A connection between a significant increase in cases of the serious neurological condition known as Guillain-Barre Syndrome (GBS) and first dose of the AstraZeneca Covid Jab has been identified.
According to researchers at the University College London (UCL), the small numbers of GBS cases observed appear similar to increases seen previously in other mass vaccination campaigns.
Guillain-Barre Syndrome, a rare but serious autoimmune condition attacks the peripheral nervous system which usually results in numbness, weakness, and pain in the limbs. It also sometimes results in paralysis of breathing. It often occurs after infections, particularly gastroenteritis infection called Campylobacter, with the immune system mistakenly attacking nerves in the body instead of germs.
The syndrome is usually reversable, but in severe cases prolonged paralysis involving breathing muscles that requires ventilator support occurs, and at times it can leave permanent neurological deficits which can be caused by the condition. The key to proper treatment is early diagnosis.
In December 2020 in the UK, Pfizer’s Covid 19 vaccine (tozinameran) was rolled out, which was followed a month later by a roll out of AstraZeneca (ChAdOx1 nCoV-19), then Moderna (mRNA-1273) three months after that.
The study was published in the journal Brain.
Researchers observed that between January 2021 and October 2021, 996 GBS cases were recorded in the UK National Immunoglobulin Database. There was an unusual spike in the GBS reported cases occurring between March and April of 2021.The study was a population based study of NHS data in England.
Historically, rates of about 100 per month are recorded. But during the months of March and April of 2021, there was approximately 140 cases recorded.
It was revealed during an analysis of the data, that 20 per cent of the 966 cases occurred within six weeks of the first dose of Covid 19 vaccine in England, which equates to 0.618 cases per 100,000 vaccinations.

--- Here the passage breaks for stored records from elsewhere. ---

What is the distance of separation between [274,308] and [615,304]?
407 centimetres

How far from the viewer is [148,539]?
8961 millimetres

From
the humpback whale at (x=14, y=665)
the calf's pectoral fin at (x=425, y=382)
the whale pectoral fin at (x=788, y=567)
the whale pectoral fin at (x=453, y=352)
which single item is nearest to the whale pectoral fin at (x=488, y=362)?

Of these cases, 176 people had received an AstraZeneca jab, 21 people had received a Pfizer jab, and 1 person had received a dose of Moderna. 23 GBS cases were reported within six weeks of any second dose.
There were 5.8 excess GBS cases per million doses post first dose of AstraZeneca. This equates to an absolute total excess between January-July 2021 of between 98 – 140 cases. First doses of Pfizer and Moderna and second doses of any Vaccine showed no excess GBS risk.
Lead author professor Michael Lunn at UCL Queen Square Institute of Neurology made comments,
“The reason for the association between only AstraZeneca vaccination and GBS is unclear. Covid 19 infection does not have a strong, or possibly any, increased risk of GBS.”
“The lack of increased risk associated with Pfizer vaccination implies that it is unlikely that the Covid 19 spike protein is the causative factor for the increased risk.”
“The viral vector used to carry the nucleic acid in the AstraZeneca and similar vaccines may be the reason, but this needs further exploration.”
“Higher numbers of cases of GBS are seen in the period of two to four weeks after vaccination. A peak of cases observed around 24 days following a first dose.”
“First doses of AstraZeneca vaccine account for the majority or all of this increase. A similar pattern is not seen with the other vaccines or following a second dose of any vaccine.”
A separate study was done, and researchers analysed GBS cases that had been reported by clinicians between January 2021 and November 2021. The found that no specific clinical features, including facial weakness (which has received special attention in medical literature), were associated with vaccination-related GBS as compared to non-vaccinated cases. This demonstrated the difficulties in finding the vaccination linked cases among the background cases that were normally occurring. This study was UK-wide (four nations) hospitals’ surveillance data where they observed phenotypes (characteristics/symptoms). The aim was to identify if there were any specific features of Covid 19 vaccine-associated GBS.
For historical context of vaccine-associated GBS, a swine flu vaccination program that was carried out in the US in 1976. There was a small increase of GBS cases associated with what was considered a novel flu jab at that time. The vaccination program was halted because there was a statistical increase in developing GBS. However, a subsequent statistical analysis was carried out and found that the risk of a link was lower than originally believed.
Among his comments, Professor Lunn said, “Adenoviruses have not been strongly associated with GBS in previous studies, and any association between adenoviral vaccination and GBS has only once been reported. Nevertheless, adenovirus testing is not routinely performed in cases of GBS in the UK, and whether adenoviruses may account for a proportion of ‘idiopathic’ (no known cause) or ‘SARS-CoV-2 negative’ GBS may be the subject for further study.”